Kirkus Reviews QR Code
FROM THE LAND AND BACK by Curtis K. Stadtfeld

FROM THE LAND AND BACK

By

Pub Date: Oct. 1st, 1972
Publisher: Scribners

This is not simply a work of nostalgia,"" writes the author of this firm, unsentimental and scrupulous accounting of the way it was growing up on the family farm in Michigan -- a lively personal assessment of loss, gain and the mechanics of change. Stadtfeld remembers the closed, isolated society with its land-based familial-communal web of obligations and interdependencies. He details the work cycles, the arduous care and profound respect for one's crops, animals and equipment, and the neighborly gatherings for necessary mutual aid -- threshing and butchering for example. He compares his ""working"" childhood as a ""common mission that made life so whole"" with his urbanized son's meaningless chores. But life was harsh and difficult -- and, with lack of adequate medical care, very risky. Stadtfeld writes entertainingly of his school days, woods and fields, his animals and then reports on the death of this agrarian life as he saw it.

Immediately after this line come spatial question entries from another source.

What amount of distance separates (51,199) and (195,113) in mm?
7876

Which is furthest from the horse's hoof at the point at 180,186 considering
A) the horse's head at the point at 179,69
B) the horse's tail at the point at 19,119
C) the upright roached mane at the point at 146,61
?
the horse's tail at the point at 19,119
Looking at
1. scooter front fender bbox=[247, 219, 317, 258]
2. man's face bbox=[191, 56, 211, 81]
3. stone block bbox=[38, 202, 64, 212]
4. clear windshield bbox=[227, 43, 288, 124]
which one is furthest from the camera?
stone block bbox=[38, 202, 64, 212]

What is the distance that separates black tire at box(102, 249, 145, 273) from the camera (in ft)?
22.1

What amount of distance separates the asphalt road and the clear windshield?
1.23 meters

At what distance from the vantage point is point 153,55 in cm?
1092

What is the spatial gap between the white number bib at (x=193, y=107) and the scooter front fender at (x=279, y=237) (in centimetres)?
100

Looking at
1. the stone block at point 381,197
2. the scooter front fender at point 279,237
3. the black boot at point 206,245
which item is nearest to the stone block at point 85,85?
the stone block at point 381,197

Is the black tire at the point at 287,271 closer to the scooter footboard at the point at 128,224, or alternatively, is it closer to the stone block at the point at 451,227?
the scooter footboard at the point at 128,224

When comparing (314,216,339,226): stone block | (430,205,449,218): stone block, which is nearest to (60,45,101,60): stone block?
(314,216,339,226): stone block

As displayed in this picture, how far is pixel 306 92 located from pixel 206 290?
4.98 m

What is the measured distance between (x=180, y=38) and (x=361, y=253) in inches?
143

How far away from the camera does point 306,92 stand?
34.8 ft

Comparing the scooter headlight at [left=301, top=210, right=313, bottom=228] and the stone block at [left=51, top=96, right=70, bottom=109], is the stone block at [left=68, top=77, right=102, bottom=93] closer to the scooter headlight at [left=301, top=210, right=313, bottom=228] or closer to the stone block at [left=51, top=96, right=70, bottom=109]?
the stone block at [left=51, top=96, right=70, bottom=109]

After World War II new machinery brought its own cycle of faster production leading to consolidation ""slowly devouring the little farms."" Stadtfeld includes some eye-opening statistics on wholesale farm prices (lower than in 1950-54) to underline the problem of those refusing to be driven out by agrobusiness corporations. For those like Stadtfeld who have left, there's no turning back, but ""always our heads turn when we see a tractor in the fields. . . ."" For the urbanite, some inklings as to what still heats the Grange Halls, and for farm people, sound, empathic tall from one who knows his oats.